"Théorie de l'acteur-réseau et processus entrepreneurial" dans Processus entrepreneurial et réseau social : A dynamic perspective, Edward Edgar Publishing, juillet 2016
Lamine, W., Fayolle, A., Chebbi, H. (2016)
Le succès des entreprises innovantes émergentes est d'une importance capitale. Ce succès dépend, bien sûr, des structures et des programmes de soutien (Fayolle, 2004), mais aussi de la manière dont les entrepreneurs naissants interagissent avec leur environnement. Bien que la mondialisation et le marché économique mondial aient fait l'objet de nombreuses discussions, les innovations et les connaissances sont souvent produites localement par des réseaux d'acteurs situés sur un territoire donné (Heraud et Levy, 2005 ; Littunen, 2000 ; Pecqueur, 1997 ; Rallet et Torre, 2005). Bien que de nombreuses études aient cherché à mieux cerner le rôle et l'importance des réseaux sociaux dans l'entrepreneuriat (Hoang et Antoncic, 2003 ; Davidsson et Honig, 2003 ; Dubini et Aldrich, 1991 ; Witt, 2004 ; Hite, 2005 ; Jack, 2010 ; Martinez et Aldrich, 2011), les connaissances disponibles aujourd'hui sont encore insuffisantes pour appréhender la complexité de ce phénomène dans sa globalité (Slotte-Kock et Coviello, 2010).

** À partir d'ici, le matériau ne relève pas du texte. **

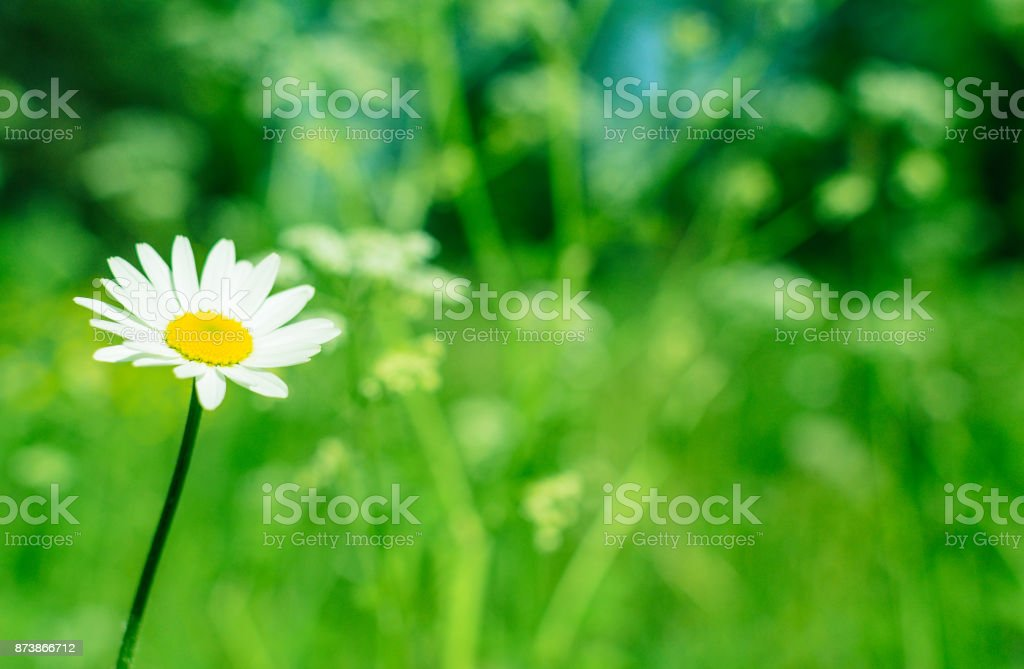 flowers summer South field stock photo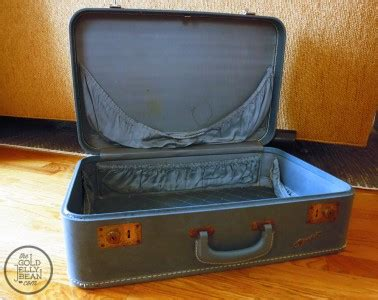 Suitcase Dog Bed Diy Egg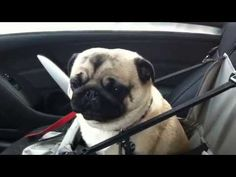 How-To: Clean Your Pug's Wrinkles - YouTube
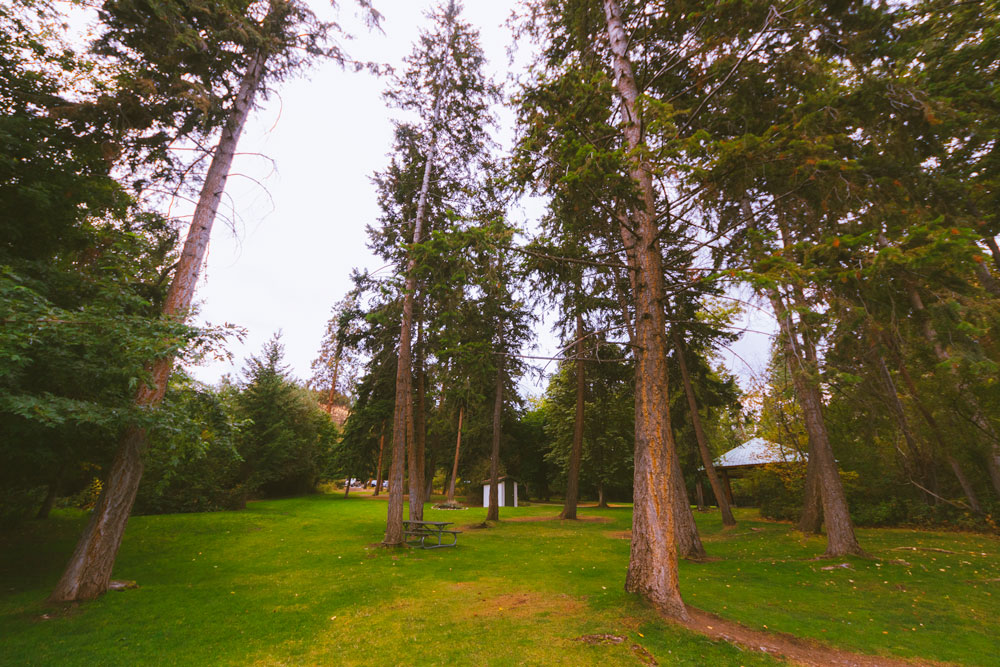 Forested picnic area at Bertram Creek Park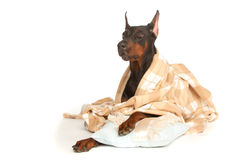 Very sick dog under a blanket Stock Image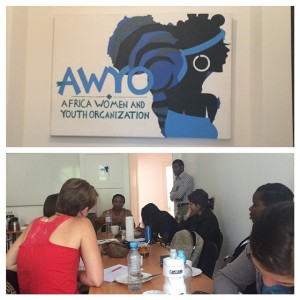 African Women & Youth Organization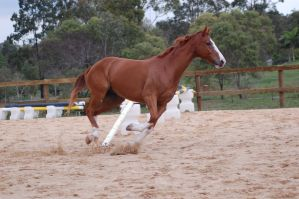 ASH canter side on lil spot by Chunga-Stock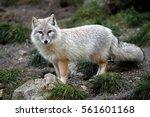 Stare Of Corsac Fox  Vulpes...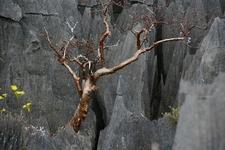 Tree In Rock At Tsingy De Bemaraha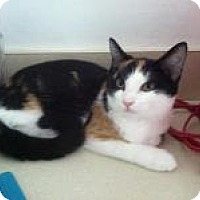 Adopt A Pet :: Jill - Medford, NJ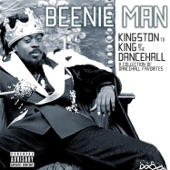 Beenie Man - Girls Dem Sugar (feat. Mya)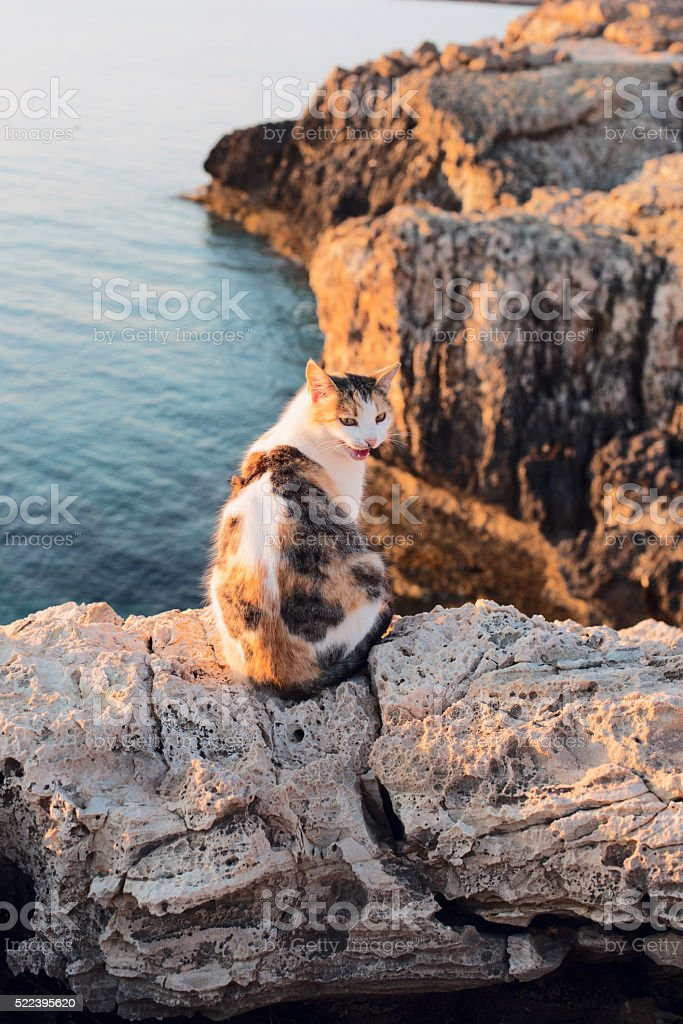 Funny cat onthe sea coast stock photo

L'objectif de la présente étude est, d'une part, d'améliorer notre compréhension du processus de création d'entreprises innovantes, en mettant l'accent sur les caractéristiques spécifiques de la phase de survie/développement (Bruyat et Julien, 2001 ; Fayolle, 2007) et, d'autre part, de contribuer à la littérature sur les réseaux d'entrepreneurs en examinant la dynamique de la création et de l'évolution des liens au fil du temps (Jack et al., 2010). Bien que ce sujet ait suscité un intérêt considérable parmi les chercheurs (par exemple Hoang et Antoncic, 2003 ; Stervinou et Legrand, 2008 ; Slotte-Kock et Coviello, 2010 ; Chabaud et Ngijol, 2010), nous avons été surpris de constater que peu d'études empiriques ont examiné le rôle des objets non humains dans la dynamique des réseaux entrepreunariaux, d'autant plus que le processus de création d'entreprise est intrinsèquement un mélange d'éléments humains et non humains (Bruyat, 1993 ; Jones et al., 2010).
Notre étude empirique a observé la création d'une entreprise innovante sur une période de deux ans. Cela nous a permis de mieux comprendre les conditions et la dynamique de la formation et de la cristallisation d'un réseau entrepreneurial durant la phase de survie/développement du processus entrepreneurial (Bruyat, 1993 ; Fayolle, 2007). Cette étude apporte donc plusieurs contributions à la littérature sur les réseaux sociaux et le processus entrepreneurial. Premièrement, cette analyse longitudinale et qualitative nous a permis de mieux comprendre la dynamique de création et de développement des réseaux entrepreneuriaux (Hite, 2005 ; Jack, 2010 ; Slotte-Kock et Coviello, 2010). Deuxièmement, en nous appuyant sur la théorie de l'acteur-réseau (Callon, 1986a), nous contribuons à la théorie de l'entrepreneuriat en étudiant le rôle des éléments non humains durant les phases initiales du processus entrepreneurial. Cette étude de cas a révélé que les objets matériels étaient omniprésents tout au long du processus de création d'entreprise. Plus précisément, nous nous sommes concentrés sur le rôle des artefacts techniques dans le processus de construction du réseau et l'augmentation du capital social de l'entrepreneur naissant (Davidsson, 2006). Troisièmement, l'unité d'analyse examinée ici diffère de celle utilisée dans la plupart des études précédentes. Au lieu de nous concentrer sur l'entrepreneur en tant qu'unité d'analyse, nous avons privilégié les changements dans le réseau entrepreneurial lui-même (Jack et al., 2010). Ce dernier, à son tour, a été utilisé comme un moyen d'améliorer notre compréhension de la dynamique de la phase de survie/développement.